═════ 課題文 ═════

地蔵菩薩のその利益救済について、地蔵菩薩本願経の地神護法品では、
1、土地が豊穣で作物に恵まれる。
2、家内が安全である。
3、もし亡くなっても天国に生まれる。
4、現世ではできるだけ長生きできる。
5、願望がよくかなう。
6、水火の災難がない。
7、過ちやさわりを除く。
8、悪い夢を見ることがない。
9、旅行しても無事である。
10、仏にめぐり合うことができる。
と言う十種の利益を説いている。一見して明らかなように、これらの現世を中心とした誠に
具体的な功徳話であり、わが国中世以降、非常に盛んになる民間の各種の地蔵信仰は、以上
の主題から派生したものが少なくない。しかし一方同じ地蔵菩薩本願経の閻浮衆生業感品や
地獄名号品に、地蔵菩薩が地獄にその姿を現したり、数々の地獄の名称や罪報を説いている
などのことにより地蔵菩薩は次第に地獄、或いはそれを拡大解釈した六道の救済者の特色を
強くするようになるのである。いわゆる六地蔵はその代表例である。そういう意味では地蔵
菩薩は、あの世とこの世を共に司る大変にありがたい仏と言うことができる。

═════

演習課題:
(1) 課題文の「10、仏にめぐり合うことができる。」から「菩薩は、あの世とこの世を共に司る大変にありがたい仏と言うことができる。」までを、一字も変えずに引用してください。
(2) 課題文について、次の問いに答えてください。
(a) 地神護法品では、全部で何種の利益が説かれているか。
(b) 旅行に関しては、どのような利益が挙げられているか。
(c) 地蔵菩薩が地獄や六道の救済者としての特色を強めたことの代表例として、何が挙げられているか。
この後に続く資料は、課題文とは別のものです。

═════ 資料 ═════

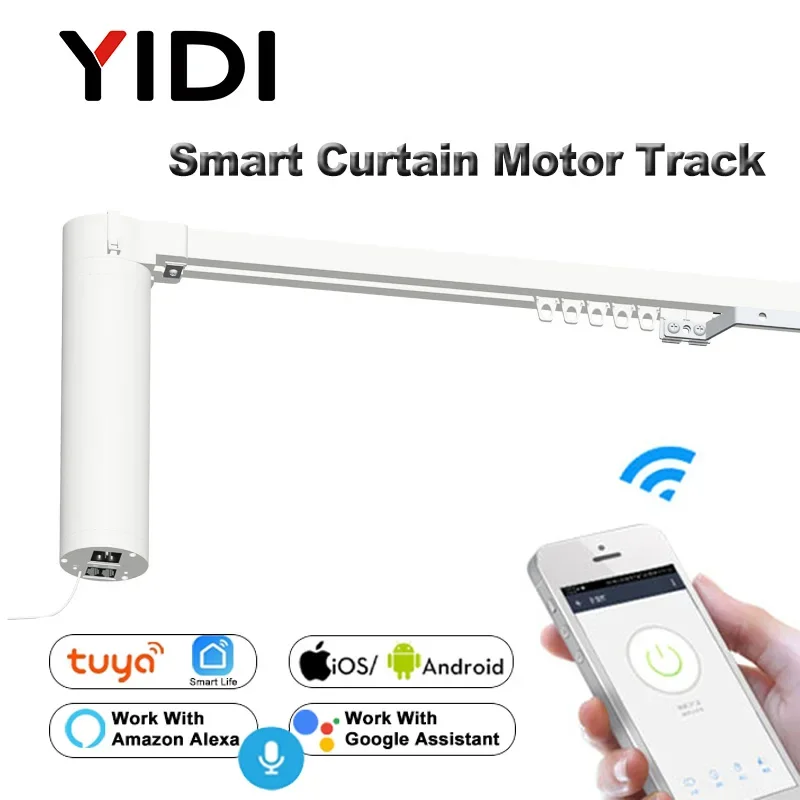 Wifi Smart Automatic Curtain Control System Smart life Motorized APP remote voice control Curtain motor track rail Customized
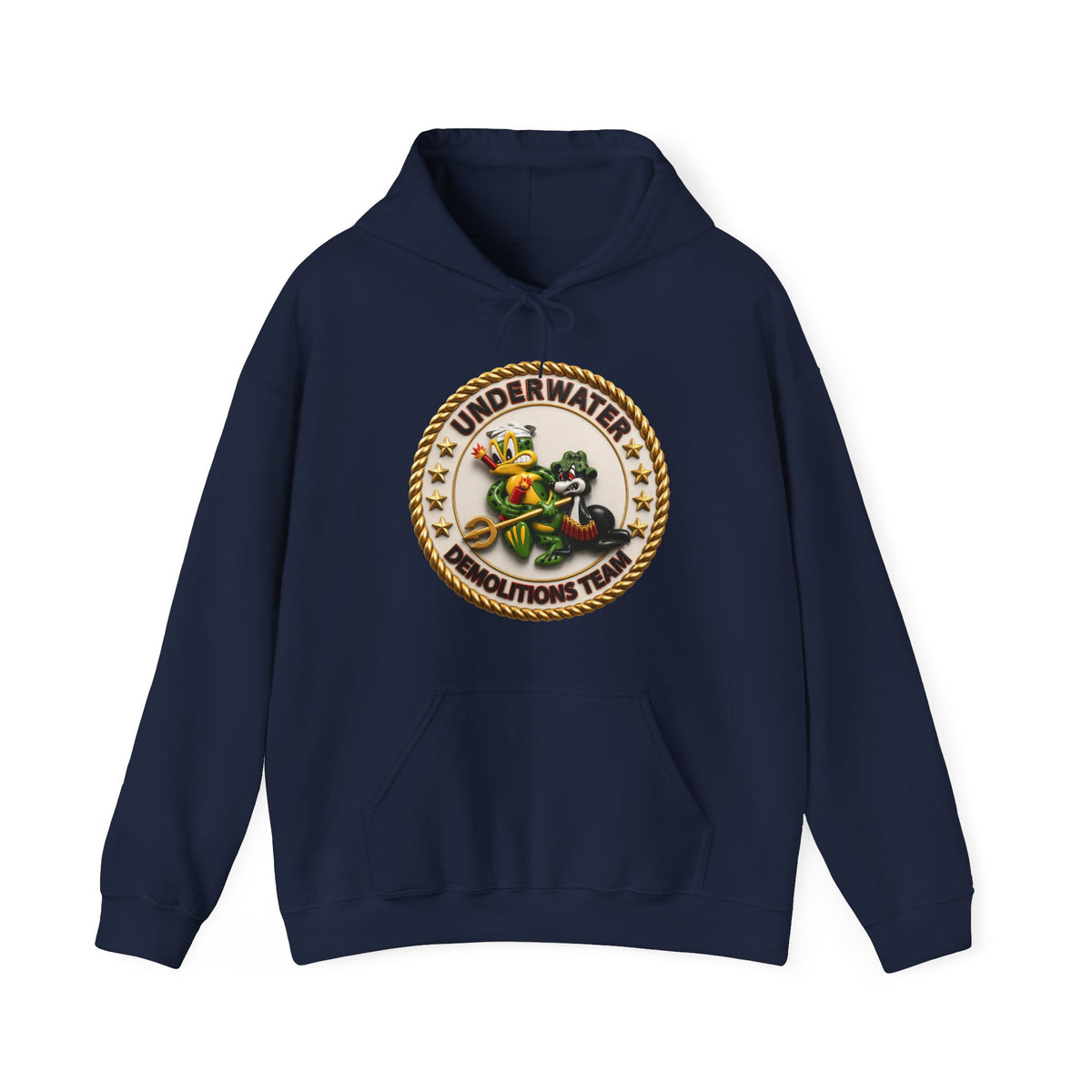 Unisex Heavy Blend™ Hoodies - Navy - SOF - Underwater Demolitions Team - Sammy - Freddie - 3D - Enhanced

═════

各問の解答:
(1)
10、仏にめぐり合うことができる。
と言う十種の利益を説いている。一見して明らかなように、これらの現世を中心とした誠に
具体的な功徳話であり、わが国中世以降、非常に盛んになる民間の各種の地蔵信仰は、以上
の主題から派生したものが少なくない。しかし一方同じ地蔵菩薩本願経の閻浮衆生業感品や
地獄名号品に、地蔵菩薩が地獄にその姿を現したり、数々の地獄の名称や罪報を説いている
などのことにより地蔵菩薩は次第に地獄、或いはそれを拡大解釈した六道の救済者の特色を
強くするようになるのである。いわゆる六地蔵はその代表例である。そういう意味では地蔵
菩薩は、あの世とこの世を共に司る大変にありがたい仏と言うことができる。

(2)
(a) 十種
(b) 旅行しても無事であること
(c) 六地蔵